*Written problem:*
Copy the rows from the line with "By reviewing the" up to and including the line with "9791 millimetres", switching "dark trouser" to "dark pants" and changing nothing else. Leave the pictures out of your copy.

##### Supplied information

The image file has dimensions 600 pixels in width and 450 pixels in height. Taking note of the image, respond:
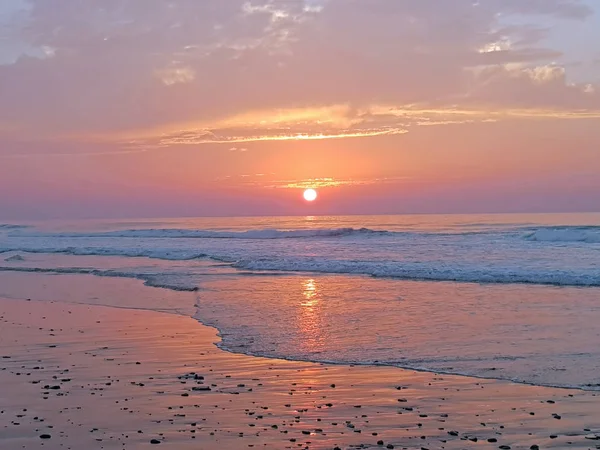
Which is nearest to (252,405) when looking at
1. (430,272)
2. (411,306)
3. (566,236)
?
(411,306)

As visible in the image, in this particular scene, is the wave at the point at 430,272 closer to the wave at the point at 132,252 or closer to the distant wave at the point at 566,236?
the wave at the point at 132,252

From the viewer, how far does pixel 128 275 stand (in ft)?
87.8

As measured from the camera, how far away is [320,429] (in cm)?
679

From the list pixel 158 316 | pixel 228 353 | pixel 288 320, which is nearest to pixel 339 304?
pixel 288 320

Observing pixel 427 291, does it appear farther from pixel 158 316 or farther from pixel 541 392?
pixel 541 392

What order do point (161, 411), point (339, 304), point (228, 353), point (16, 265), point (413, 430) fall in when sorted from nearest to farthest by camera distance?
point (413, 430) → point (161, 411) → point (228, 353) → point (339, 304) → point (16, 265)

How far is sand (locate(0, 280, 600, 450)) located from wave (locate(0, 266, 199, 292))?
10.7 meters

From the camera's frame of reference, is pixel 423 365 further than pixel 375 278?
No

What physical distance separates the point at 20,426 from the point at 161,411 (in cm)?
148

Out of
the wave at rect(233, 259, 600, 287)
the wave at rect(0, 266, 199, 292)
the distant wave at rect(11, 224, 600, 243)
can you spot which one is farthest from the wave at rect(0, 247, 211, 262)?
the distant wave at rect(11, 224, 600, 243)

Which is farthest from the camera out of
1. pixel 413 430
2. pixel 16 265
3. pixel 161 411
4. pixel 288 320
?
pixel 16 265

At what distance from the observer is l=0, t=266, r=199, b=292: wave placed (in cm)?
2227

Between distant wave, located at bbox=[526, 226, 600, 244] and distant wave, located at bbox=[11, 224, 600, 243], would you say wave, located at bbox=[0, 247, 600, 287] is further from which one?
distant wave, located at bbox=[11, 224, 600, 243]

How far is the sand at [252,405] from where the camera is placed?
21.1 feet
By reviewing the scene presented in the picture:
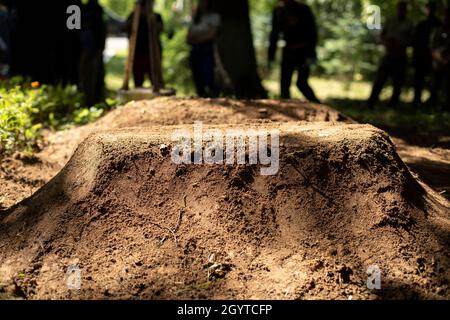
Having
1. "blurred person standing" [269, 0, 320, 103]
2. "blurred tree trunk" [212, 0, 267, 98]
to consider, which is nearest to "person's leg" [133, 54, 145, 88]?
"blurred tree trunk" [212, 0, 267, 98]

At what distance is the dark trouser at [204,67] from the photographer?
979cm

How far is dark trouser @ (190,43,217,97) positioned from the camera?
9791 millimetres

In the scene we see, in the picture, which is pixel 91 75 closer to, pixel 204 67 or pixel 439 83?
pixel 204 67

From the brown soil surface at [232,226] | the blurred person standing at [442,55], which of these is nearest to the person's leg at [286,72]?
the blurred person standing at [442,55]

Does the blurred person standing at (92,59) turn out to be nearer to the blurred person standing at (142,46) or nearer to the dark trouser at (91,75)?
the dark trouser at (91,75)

##########

*Result below:*
By reviewing the scene presented in the picture:
Having
1. "blurred person standing" [269, 0, 320, 103]
2. "blurred tree trunk" [212, 0, 267, 98]
to consider, which is nearest to "person's leg" [133, 54, 145, 88]?
"blurred tree trunk" [212, 0, 267, 98]

At what distance is the dark pants at [204,67] from the photographer?
979cm

How far is dark pants @ (190,43,217,97) positioned from the camera?
9791 millimetres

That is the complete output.